_The request_.
Reproduce each of the records below word for word, keeping every line, number and mark of punctuation unchanged.
--
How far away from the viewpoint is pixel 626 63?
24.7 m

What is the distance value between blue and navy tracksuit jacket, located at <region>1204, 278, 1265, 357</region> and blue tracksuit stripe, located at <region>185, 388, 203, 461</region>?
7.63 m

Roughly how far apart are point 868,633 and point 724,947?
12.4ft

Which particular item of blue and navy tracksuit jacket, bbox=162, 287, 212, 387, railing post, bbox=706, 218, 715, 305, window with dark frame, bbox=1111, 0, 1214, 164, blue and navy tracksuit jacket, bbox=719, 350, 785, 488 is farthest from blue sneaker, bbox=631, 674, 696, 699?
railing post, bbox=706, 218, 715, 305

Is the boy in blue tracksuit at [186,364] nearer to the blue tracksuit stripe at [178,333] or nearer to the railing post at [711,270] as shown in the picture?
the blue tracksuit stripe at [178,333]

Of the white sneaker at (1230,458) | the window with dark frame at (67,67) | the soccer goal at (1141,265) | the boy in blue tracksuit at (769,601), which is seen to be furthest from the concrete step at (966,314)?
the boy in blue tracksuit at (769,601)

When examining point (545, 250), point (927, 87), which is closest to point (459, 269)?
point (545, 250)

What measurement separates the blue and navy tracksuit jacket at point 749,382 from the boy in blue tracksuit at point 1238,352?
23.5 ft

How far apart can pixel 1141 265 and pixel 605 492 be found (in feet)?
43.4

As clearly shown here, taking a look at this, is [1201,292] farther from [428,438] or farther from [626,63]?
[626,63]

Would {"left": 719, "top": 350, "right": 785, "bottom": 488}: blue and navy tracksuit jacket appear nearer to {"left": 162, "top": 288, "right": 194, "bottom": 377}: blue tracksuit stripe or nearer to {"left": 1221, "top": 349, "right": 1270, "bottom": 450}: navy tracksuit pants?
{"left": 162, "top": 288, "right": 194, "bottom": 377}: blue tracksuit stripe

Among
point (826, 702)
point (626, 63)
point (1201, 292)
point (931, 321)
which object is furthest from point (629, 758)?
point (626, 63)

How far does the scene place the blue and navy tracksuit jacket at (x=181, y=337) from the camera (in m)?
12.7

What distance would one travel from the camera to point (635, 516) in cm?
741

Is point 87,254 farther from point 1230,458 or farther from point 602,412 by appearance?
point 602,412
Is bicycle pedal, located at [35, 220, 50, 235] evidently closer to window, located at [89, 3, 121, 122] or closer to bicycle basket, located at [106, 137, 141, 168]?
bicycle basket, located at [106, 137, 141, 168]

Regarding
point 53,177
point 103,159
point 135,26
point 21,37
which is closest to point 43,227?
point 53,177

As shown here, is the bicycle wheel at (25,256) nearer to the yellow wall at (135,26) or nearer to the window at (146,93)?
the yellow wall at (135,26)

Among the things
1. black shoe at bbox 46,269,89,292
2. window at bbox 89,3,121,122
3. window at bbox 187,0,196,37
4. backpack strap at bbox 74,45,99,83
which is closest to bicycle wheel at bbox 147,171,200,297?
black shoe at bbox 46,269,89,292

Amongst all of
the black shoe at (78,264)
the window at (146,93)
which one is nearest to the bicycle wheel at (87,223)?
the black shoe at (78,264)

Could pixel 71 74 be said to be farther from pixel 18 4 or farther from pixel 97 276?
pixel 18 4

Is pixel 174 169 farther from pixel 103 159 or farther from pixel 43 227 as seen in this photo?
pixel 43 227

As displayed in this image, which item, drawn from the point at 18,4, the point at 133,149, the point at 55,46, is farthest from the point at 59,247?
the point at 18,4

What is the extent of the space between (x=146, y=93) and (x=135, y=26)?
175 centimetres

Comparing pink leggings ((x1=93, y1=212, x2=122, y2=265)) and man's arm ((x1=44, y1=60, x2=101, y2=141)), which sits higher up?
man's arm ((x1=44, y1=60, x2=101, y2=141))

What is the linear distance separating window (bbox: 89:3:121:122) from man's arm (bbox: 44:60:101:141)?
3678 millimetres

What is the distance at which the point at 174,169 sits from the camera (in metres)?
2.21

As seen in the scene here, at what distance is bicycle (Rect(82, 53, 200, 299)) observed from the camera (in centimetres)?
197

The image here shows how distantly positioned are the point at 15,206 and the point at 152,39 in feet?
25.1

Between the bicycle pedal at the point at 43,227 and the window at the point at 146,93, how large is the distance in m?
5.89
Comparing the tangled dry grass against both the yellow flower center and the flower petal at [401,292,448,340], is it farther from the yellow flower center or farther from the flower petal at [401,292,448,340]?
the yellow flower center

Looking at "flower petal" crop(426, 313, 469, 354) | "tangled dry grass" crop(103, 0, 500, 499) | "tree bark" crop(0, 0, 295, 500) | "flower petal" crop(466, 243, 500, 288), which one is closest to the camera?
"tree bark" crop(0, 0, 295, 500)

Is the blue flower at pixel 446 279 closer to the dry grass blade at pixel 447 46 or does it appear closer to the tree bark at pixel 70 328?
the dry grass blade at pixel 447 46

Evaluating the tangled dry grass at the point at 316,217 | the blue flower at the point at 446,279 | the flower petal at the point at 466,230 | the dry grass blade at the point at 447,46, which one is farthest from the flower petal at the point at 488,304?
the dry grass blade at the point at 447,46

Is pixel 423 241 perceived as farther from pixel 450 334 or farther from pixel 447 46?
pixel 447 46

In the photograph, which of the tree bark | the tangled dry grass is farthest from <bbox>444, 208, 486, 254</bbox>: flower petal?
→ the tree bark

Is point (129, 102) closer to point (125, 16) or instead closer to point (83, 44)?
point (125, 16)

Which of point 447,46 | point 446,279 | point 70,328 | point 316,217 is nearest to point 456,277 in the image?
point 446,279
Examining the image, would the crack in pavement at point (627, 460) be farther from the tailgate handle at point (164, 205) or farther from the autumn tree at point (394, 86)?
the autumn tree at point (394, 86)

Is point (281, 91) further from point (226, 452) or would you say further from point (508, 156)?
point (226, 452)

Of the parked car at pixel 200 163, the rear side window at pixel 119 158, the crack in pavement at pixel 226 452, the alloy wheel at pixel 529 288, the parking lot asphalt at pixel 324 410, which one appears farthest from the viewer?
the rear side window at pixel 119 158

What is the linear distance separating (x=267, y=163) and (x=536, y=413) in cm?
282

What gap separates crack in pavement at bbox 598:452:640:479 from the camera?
--
_Task solution_.
How far away from the viewpoint is pixel 626 63?
24.7 m

What is the distance value between blue and navy tracksuit jacket, located at <region>1204, 278, 1265, 357</region> and blue tracksuit stripe, located at <region>185, 388, 203, 461</region>?
7.63 m

Roughly how far apart are point 868,633 and point 724,947?
12.4ft

Which particular item of blue and navy tracksuit jacket, bbox=162, 287, 212, 387, railing post, bbox=706, 218, 715, 305, window with dark frame, bbox=1111, 0, 1214, 164, blue and navy tracksuit jacket, bbox=719, 350, 785, 488 is farthest from blue sneaker, bbox=631, 674, 696, 699?
railing post, bbox=706, 218, 715, 305

Is the boy in blue tracksuit at [186,364] nearer to the blue tracksuit stripe at [178,333] or nearer to the railing post at [711,270] as shown in the picture?
the blue tracksuit stripe at [178,333]

Of the white sneaker at (1230,458) | the window with dark frame at (67,67) | the soccer goal at (1141,265) | the boy in blue tracksuit at (769,601), which is seen to be furthest from the concrete step at (966,314)?
the boy in blue tracksuit at (769,601)

When examining point (545, 250), point (927, 87), which is closest to point (459, 269)?
point (545, 250)

What measurement separates the blue and navy tracksuit jacket at point 749,382 from the boy in blue tracksuit at point 1238,352?
23.5 ft

How far apart can pixel 1141 265 and pixel 605 492 be found (in feet)?
43.4

As clearly shown here, taking a look at this, is [1201,292] farther from [428,438] or farther from [626,63]?
[626,63]

Would {"left": 719, "top": 350, "right": 785, "bottom": 488}: blue and navy tracksuit jacket appear nearer to {"left": 162, "top": 288, "right": 194, "bottom": 377}: blue tracksuit stripe or nearer to {"left": 1221, "top": 349, "right": 1270, "bottom": 450}: navy tracksuit pants?
{"left": 162, "top": 288, "right": 194, "bottom": 377}: blue tracksuit stripe

Among
point (826, 702)
point (626, 63)
point (1201, 292)
point (931, 321)
which object is furthest from point (629, 758)?
point (626, 63)

How far does the scene place the blue and navy tracksuit jacket at (x=181, y=337) from the camera (in m)?
12.7

What distance would one travel from the camera to point (635, 516) in cm?
741

Is point 87,254 farther from point 1230,458 or farther from point 602,412 by appearance?
point 602,412
Is bicycle pedal, located at [35, 220, 50, 235] evidently closer to window, located at [89, 3, 121, 122] or closer to bicycle basket, located at [106, 137, 141, 168]?
bicycle basket, located at [106, 137, 141, 168]

Regarding
point 53,177
point 103,159
point 135,26
point 21,37
which is closest to point 43,227?
point 53,177

As shown here, is the bicycle wheel at (25,256) nearer to the yellow wall at (135,26) or nearer to the window at (146,93)?
the yellow wall at (135,26)

Among the things
1. black shoe at bbox 46,269,89,292
2. window at bbox 89,3,121,122
3. window at bbox 187,0,196,37
4. backpack strap at bbox 74,45,99,83
which is closest to bicycle wheel at bbox 147,171,200,297?
black shoe at bbox 46,269,89,292

Amongst all of
the black shoe at (78,264)
the window at (146,93)
which one is nearest to the bicycle wheel at (87,223)?
the black shoe at (78,264)

Could pixel 71 74 be said to be farther from pixel 18 4 or farther from pixel 97 276?
pixel 18 4

Is pixel 174 169 farther from pixel 103 159 or farther from pixel 43 227 as seen in this photo?
pixel 43 227

As displayed in this image, which item, drawn from the point at 18,4, the point at 133,149, the point at 55,46, is farthest from the point at 59,247?
the point at 18,4

What is the extent of the space between (x=146, y=93) and (x=135, y=26)?
175 centimetres

Comparing pink leggings ((x1=93, y1=212, x2=122, y2=265)) and man's arm ((x1=44, y1=60, x2=101, y2=141)), which sits higher up?
man's arm ((x1=44, y1=60, x2=101, y2=141))

What is the linear distance separating window (bbox: 89:3:121:122) from man's arm (bbox: 44:60:101:141)?
3678 millimetres

What is the distance at which the point at 174,169 sits from the camera (in metres)?
2.21

As seen in the scene here, at what distance is bicycle (Rect(82, 53, 200, 299)) observed from the camera (in centimetres)?
197

The image here shows how distantly positioned are the point at 15,206 and the point at 152,39 in feet?
25.1

Between the bicycle pedal at the point at 43,227 and the window at the point at 146,93, how large is the distance in m?
5.89
Comparing the tangled dry grass against both the yellow flower center and the flower petal at [401,292,448,340], is it farther from the yellow flower center or farther from the flower petal at [401,292,448,340]?
the yellow flower center

Looking at "flower petal" crop(426, 313, 469, 354) | "tangled dry grass" crop(103, 0, 500, 499) | "tree bark" crop(0, 0, 295, 500) | "flower petal" crop(466, 243, 500, 288), which one is closest to the camera?
"tree bark" crop(0, 0, 295, 500)

Is the blue flower at pixel 446 279 closer to the dry grass blade at pixel 447 46 or does it appear closer to the tree bark at pixel 70 328?
the dry grass blade at pixel 447 46

Evaluating the tangled dry grass at the point at 316,217 | the blue flower at the point at 446,279 | the flower petal at the point at 466,230 | the dry grass blade at the point at 447,46, which one is farthest from the flower petal at the point at 488,304?
the dry grass blade at the point at 447,46

Is pixel 423 241 perceived as farther from pixel 450 334 or farther from pixel 447 46?
pixel 447 46

In the photograph, which of the tree bark | the tangled dry grass is farthest from <bbox>444, 208, 486, 254</bbox>: flower petal?
→ the tree bark

Is point (129, 102) closer to point (125, 16) or instead closer to point (83, 44)?
point (125, 16)

Which of point 447,46 | point 446,279 | point 70,328 | point 316,217 is nearest to point 456,277 in the image?
point 446,279
Examining the image, would the crack in pavement at point (627, 460) be farther from the tailgate handle at point (164, 205) or farther from the autumn tree at point (394, 86)?
the autumn tree at point (394, 86)

Is point (281, 91) further from point (226, 452) or would you say further from point (508, 156)?
point (226, 452)

Of the parked car at pixel 200 163, the rear side window at pixel 119 158, the crack in pavement at pixel 226 452, the alloy wheel at pixel 529 288, the parking lot asphalt at pixel 324 410, which one appears farthest from the viewer?
the rear side window at pixel 119 158

What is the linear distance separating (x=267, y=163) and (x=536, y=413) in cm?
282

What gap separates crack in pavement at bbox 598:452:640:479 from the camera?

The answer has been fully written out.